A significant proportion of our sea areas are strongly impacted by a multitude of human activities, and cumulative effects of various stressors on coastal and marine ecosystems is a pressing problem. The research project CARAMBHA runs between 2020-2022 and will develop methodologies for Marine Strategy Framework Directive status assessments on seafloor integrity.
The seafloor is subject to physical pressures from many activities such as constructions, dredging, marine traffic and trawling, which may co-occur with each other and with e.g climate change and eutrophication.

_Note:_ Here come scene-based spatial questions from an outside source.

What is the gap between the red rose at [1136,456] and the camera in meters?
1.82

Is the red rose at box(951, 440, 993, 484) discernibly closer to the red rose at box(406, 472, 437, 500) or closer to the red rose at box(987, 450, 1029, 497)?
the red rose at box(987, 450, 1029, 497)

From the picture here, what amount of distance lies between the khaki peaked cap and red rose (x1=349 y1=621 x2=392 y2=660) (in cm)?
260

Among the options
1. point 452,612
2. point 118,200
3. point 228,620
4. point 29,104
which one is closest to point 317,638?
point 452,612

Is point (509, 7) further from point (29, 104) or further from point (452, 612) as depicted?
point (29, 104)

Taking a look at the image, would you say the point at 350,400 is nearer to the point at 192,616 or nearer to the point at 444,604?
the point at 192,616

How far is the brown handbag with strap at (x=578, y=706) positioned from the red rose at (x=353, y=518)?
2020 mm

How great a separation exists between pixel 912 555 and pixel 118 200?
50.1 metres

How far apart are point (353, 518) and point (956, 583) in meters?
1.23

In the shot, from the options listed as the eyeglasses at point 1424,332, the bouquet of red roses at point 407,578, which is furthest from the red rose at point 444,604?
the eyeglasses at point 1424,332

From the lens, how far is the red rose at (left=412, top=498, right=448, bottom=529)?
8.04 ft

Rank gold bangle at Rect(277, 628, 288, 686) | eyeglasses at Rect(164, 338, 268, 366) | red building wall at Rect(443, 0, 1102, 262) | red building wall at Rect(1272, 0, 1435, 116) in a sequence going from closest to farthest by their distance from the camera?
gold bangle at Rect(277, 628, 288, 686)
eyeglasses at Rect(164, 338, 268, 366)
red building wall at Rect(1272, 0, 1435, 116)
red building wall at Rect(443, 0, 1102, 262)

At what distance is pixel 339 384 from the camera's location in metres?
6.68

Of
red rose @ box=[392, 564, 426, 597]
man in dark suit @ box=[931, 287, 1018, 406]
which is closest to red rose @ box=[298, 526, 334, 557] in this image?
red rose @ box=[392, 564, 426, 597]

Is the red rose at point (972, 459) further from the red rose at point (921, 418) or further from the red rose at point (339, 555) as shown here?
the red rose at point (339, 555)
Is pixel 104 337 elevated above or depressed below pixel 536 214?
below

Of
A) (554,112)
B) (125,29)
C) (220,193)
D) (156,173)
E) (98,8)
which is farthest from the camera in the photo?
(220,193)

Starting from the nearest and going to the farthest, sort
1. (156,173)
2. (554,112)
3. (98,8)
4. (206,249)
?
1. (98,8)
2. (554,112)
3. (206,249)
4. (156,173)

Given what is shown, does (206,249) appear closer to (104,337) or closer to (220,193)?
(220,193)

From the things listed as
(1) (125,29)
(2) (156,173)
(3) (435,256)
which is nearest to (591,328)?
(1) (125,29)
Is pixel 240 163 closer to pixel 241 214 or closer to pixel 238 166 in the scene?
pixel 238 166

Seabed status is one of 11 so called descriptors used to determine environmental status in the Marine Strategy Framework Directive. According to the MSFD, seafloor integrity status (D6) is to be assessed as proportion of seafloor per broad habitat type adversely affected by human-induced pressures. Currently, compiled information and data is lacking for the Swedish assessment.
The CARAMBHA project will research innovative ways to assess the criteria for seafloor integrity in a necessary spatial context, integrating cumulative impact assessments with spatial indicators of benthic ecosystem function. We will compile and evaluate existing biological, environmental and pressure data, quantify activities and pressures leading to habitat loss in Swedish waters, and estimate the proportion of lost habitat in coastal and offshore areas. We will also conduct stratified sampling of benthic flora and fauna and analyse impacts of anthropogenic pressures on the condition of habitats and ecosystem functions. Finally, we will assess seafloor integrity status for the broad habitat types through comprehensive testing of aggregation principles and scales and suggest thresholds for good environmental status in Swedish marine waters.
The project will fill several important gaps in current Swedish marine management, as the latest assessment of MSFD D6 was incomplete. In order to develop the Swedish assessment and make it legally compliant, research is needed to compile new data and propose a suitable assessment scheme. CARAMBHA is a collaboration between AquaBiota Water Research, Hafok AB, Geological Survey of Sweden, Stockholm University and Finnish Environment Institute and has a budget of 5 million SEK. The project is funded by the Swedish Environmental Protection Agency´s Research Grant in collaboration with the Swedish Agency for Marine and Water Management within the call” Forskning om kumulativa effekter på miljön”.